▶ Your objective: Rewrite every item below, replacing "mahogany" with "walnut" wherever it occurs and leaving all other wording unchanged. Leave the pictures out of your answer.

═══

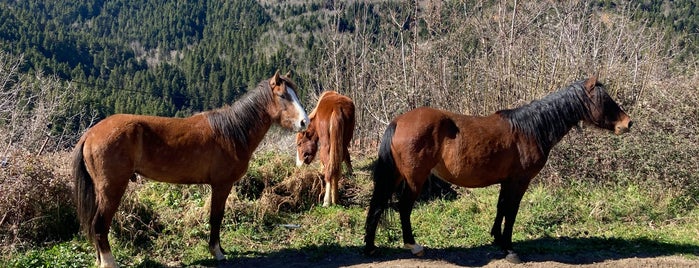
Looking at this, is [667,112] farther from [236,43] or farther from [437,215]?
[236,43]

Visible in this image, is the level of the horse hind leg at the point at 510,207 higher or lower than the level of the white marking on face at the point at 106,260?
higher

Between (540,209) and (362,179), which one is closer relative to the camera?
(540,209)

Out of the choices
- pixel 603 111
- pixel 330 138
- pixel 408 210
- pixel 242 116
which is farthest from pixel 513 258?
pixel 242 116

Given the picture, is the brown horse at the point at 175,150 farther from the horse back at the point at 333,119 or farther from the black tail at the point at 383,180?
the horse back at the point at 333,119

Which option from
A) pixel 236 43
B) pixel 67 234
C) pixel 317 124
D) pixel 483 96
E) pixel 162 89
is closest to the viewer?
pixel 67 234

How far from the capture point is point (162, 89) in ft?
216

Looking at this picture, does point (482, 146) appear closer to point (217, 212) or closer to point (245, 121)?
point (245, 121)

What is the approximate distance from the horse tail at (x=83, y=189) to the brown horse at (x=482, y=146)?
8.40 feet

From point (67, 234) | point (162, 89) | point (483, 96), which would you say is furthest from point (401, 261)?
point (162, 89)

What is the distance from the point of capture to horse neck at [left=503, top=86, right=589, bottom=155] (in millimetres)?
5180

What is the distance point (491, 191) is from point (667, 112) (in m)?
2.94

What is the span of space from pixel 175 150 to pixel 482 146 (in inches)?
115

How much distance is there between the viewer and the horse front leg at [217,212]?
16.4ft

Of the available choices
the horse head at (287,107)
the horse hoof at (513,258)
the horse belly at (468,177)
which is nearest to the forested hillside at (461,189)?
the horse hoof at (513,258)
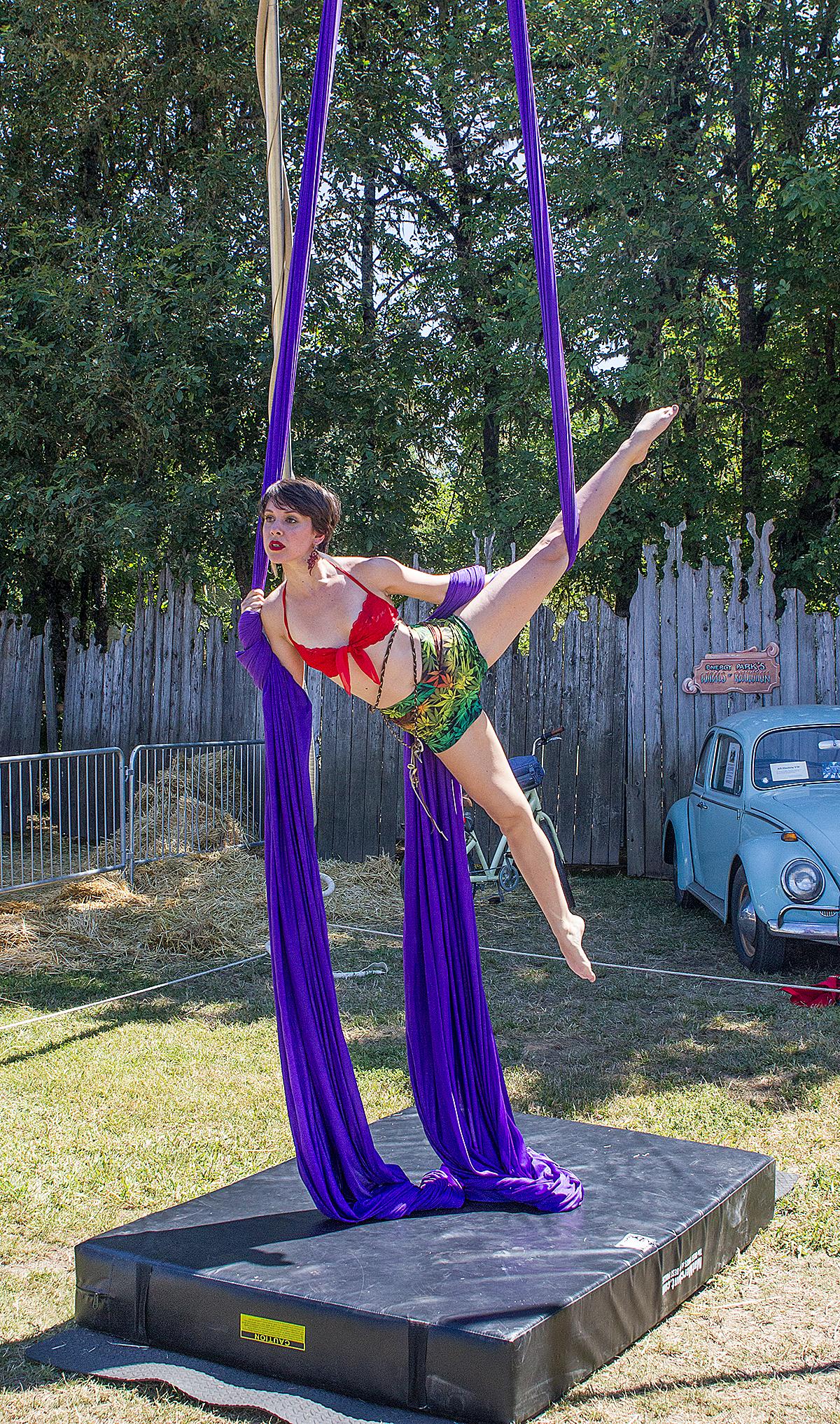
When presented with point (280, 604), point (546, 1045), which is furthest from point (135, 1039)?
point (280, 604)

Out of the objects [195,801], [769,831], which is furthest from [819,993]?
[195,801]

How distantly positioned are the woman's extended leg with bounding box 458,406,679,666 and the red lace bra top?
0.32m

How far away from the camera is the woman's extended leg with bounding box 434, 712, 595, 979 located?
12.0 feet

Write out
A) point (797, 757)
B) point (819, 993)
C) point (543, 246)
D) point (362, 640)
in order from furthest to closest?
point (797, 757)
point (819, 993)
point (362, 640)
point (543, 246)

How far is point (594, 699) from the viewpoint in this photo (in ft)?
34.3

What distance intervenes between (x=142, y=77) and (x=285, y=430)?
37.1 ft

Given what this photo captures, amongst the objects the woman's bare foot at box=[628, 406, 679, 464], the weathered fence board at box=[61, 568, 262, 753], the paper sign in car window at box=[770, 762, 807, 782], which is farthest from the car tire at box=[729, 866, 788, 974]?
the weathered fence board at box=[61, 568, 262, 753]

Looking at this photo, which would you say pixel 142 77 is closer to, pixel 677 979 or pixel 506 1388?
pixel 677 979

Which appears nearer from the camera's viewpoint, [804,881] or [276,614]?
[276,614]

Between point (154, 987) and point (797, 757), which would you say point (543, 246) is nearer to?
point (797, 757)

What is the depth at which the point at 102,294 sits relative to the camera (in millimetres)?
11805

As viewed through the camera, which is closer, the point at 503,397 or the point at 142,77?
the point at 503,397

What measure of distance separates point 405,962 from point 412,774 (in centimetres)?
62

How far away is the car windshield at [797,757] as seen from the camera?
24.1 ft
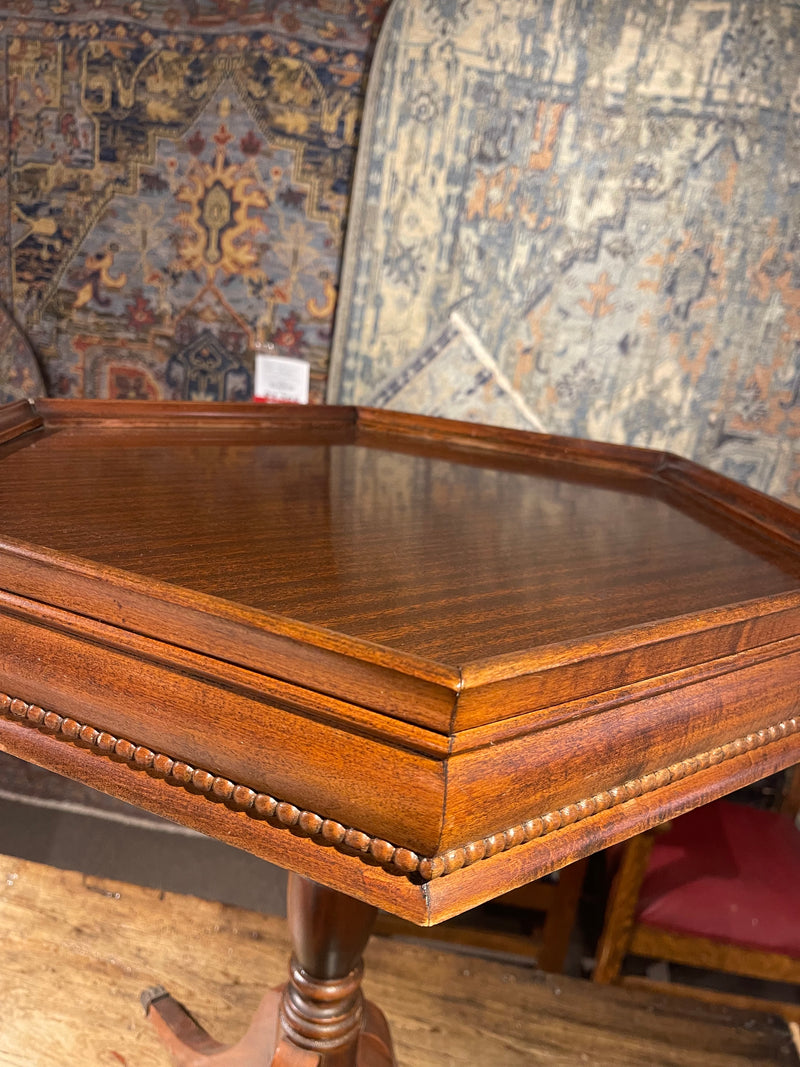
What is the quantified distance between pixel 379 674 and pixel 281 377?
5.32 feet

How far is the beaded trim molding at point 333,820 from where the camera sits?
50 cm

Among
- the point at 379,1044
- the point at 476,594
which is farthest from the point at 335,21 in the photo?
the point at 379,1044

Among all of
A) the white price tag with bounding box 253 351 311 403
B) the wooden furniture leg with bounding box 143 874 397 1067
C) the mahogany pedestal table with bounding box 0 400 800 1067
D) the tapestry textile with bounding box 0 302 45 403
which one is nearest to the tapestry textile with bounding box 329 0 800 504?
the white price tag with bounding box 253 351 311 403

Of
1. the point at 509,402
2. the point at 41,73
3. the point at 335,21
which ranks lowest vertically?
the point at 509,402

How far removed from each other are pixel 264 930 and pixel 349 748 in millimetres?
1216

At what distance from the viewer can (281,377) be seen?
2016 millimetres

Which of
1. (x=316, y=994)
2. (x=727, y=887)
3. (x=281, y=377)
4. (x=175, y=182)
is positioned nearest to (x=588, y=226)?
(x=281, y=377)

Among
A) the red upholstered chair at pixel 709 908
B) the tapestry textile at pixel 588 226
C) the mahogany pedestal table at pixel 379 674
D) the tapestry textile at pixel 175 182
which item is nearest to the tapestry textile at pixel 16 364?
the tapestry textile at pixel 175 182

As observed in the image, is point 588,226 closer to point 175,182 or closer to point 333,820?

═══

▶ Worked answer:
Looking at this, is [667,112] farther from [236,43] or farther from [437,215]?
[236,43]

Visible in this image, is the level of the horse hind leg at the point at 510,207 higher or lower than the level of the white marking on face at the point at 106,260?
higher

Between (540,209) and (362,179), which one is closer relative to the camera?
(540,209)

Out of the choices
- pixel 603 111
- pixel 330 138
- pixel 408 210
- pixel 242 116
which is farthest from pixel 513 258?
pixel 242 116

Given the picture, is the brown horse at the point at 175,150 farther from the horse back at the point at 333,119 or farther from the black tail at the point at 383,180?
the horse back at the point at 333,119

Which option from
A) pixel 236 43
B) pixel 67 234
C) pixel 317 124
D) pixel 483 96
E) pixel 162 89
is closest to the viewer?
pixel 67 234

How far from the capture point is point (162, 89) in ft?
216

Looking at this picture, does point (482, 146) appear closer to point (217, 212) or closer to point (245, 121)?
point (245, 121)

What is the approximate distance from the horse tail at (x=83, y=189) to the brown horse at (x=482, y=146)?
8.40 feet

From point (67, 234) | point (162, 89) | point (483, 96), which would you say is furthest from point (401, 261)?
point (162, 89)

What is the distance from the point of capture to horse neck at [left=503, top=86, right=589, bottom=155] (in millimetres)?
5180

What is the distance point (491, 191) is from point (667, 112) (in m)?
2.94

What is the span of space from pixel 175 150 to pixel 482 146 (in inches)?
115

How much distance is there between the viewer and the horse front leg at [217,212]?
16.4ft

Of the available choices
the horse head at (287,107)
the horse hoof at (513,258)
the horse belly at (468,177)
which is nearest to the forested hillside at (461,189)?
the horse hoof at (513,258)
When presented with point (280, 604), point (546, 1045), which is furthest from point (135, 1039)?
point (280, 604)

Out of the objects [195,801], [769,831], which is furthest from [819,993]?
[195,801]

How distantly positioned are the woman's extended leg with bounding box 458,406,679,666 and the red lace bra top?
0.32m

How far away from the camera is the woman's extended leg with bounding box 434, 712, 595, 979 located?
12.0 feet

Write out
A) point (797, 757)
B) point (819, 993)
C) point (543, 246)
D) point (362, 640)
in order from furthest to closest?
point (797, 757)
point (819, 993)
point (362, 640)
point (543, 246)

How far is point (594, 699) from the viewpoint in this photo (in ft)?
34.3

What distance intervenes between (x=142, y=77) and (x=285, y=430)?
37.1 ft

Given what this photo captures, amongst the objects the woman's bare foot at box=[628, 406, 679, 464], the weathered fence board at box=[61, 568, 262, 753], the paper sign in car window at box=[770, 762, 807, 782], which is farthest from the car tire at box=[729, 866, 788, 974]?
the weathered fence board at box=[61, 568, 262, 753]

Looking at this photo, which would you say pixel 142 77 is closer to, pixel 677 979 or pixel 506 1388?
pixel 677 979

Which appears nearer from the camera's viewpoint, [804,881] or [276,614]?
[276,614]

Between point (154, 987) and point (797, 757), which would you say point (543, 246) is nearer to?
point (797, 757)

What is the depth at which the point at 102,294 sits relative to the camera (in millimetres)?
11805

As viewed through the camera, which is closer, the point at 503,397 or the point at 142,77?
the point at 503,397

What measure of distance separates point 405,962 from point 412,774 (in centimetres)?
62

How far away is the car windshield at [797,757] as seen from the camera?
24.1 ft
What is the quantified distance between pixel 379 674 and pixel 281 377?
5.32 feet

How far is the beaded trim molding at point 333,820 from where the camera sits?
50 cm

Among
- the point at 379,1044
- the point at 476,594
which is farthest from the point at 335,21 in the photo?
the point at 379,1044

Among all of
A) the white price tag with bounding box 253 351 311 403
B) the wooden furniture leg with bounding box 143 874 397 1067
C) the walnut pedestal table with bounding box 0 400 800 1067
D) the tapestry textile with bounding box 0 302 45 403
which one is nearest to the tapestry textile with bounding box 329 0 800 504?
the white price tag with bounding box 253 351 311 403

Of
1. the point at 509,402
2. the point at 41,73
3. the point at 335,21
which ranks lowest vertically?
the point at 509,402

How far removed from each other are pixel 264 930 and pixel 349 748 in millimetres?
1216

At what distance from the viewer can (281,377) be seen?
2016 millimetres

Which of
1. (x=316, y=994)
2. (x=727, y=887)
3. (x=281, y=377)
4. (x=175, y=182)
is positioned nearest to (x=588, y=226)?
(x=281, y=377)

Among
A) the red upholstered chair at pixel 709 908
B) the tapestry textile at pixel 588 226
C) the walnut pedestal table at pixel 379 674
D) the tapestry textile at pixel 175 182
which item is nearest to the tapestry textile at pixel 16 364?
the tapestry textile at pixel 175 182

As observed in the image, is point 588,226 closer to point 175,182 or closer to point 333,820?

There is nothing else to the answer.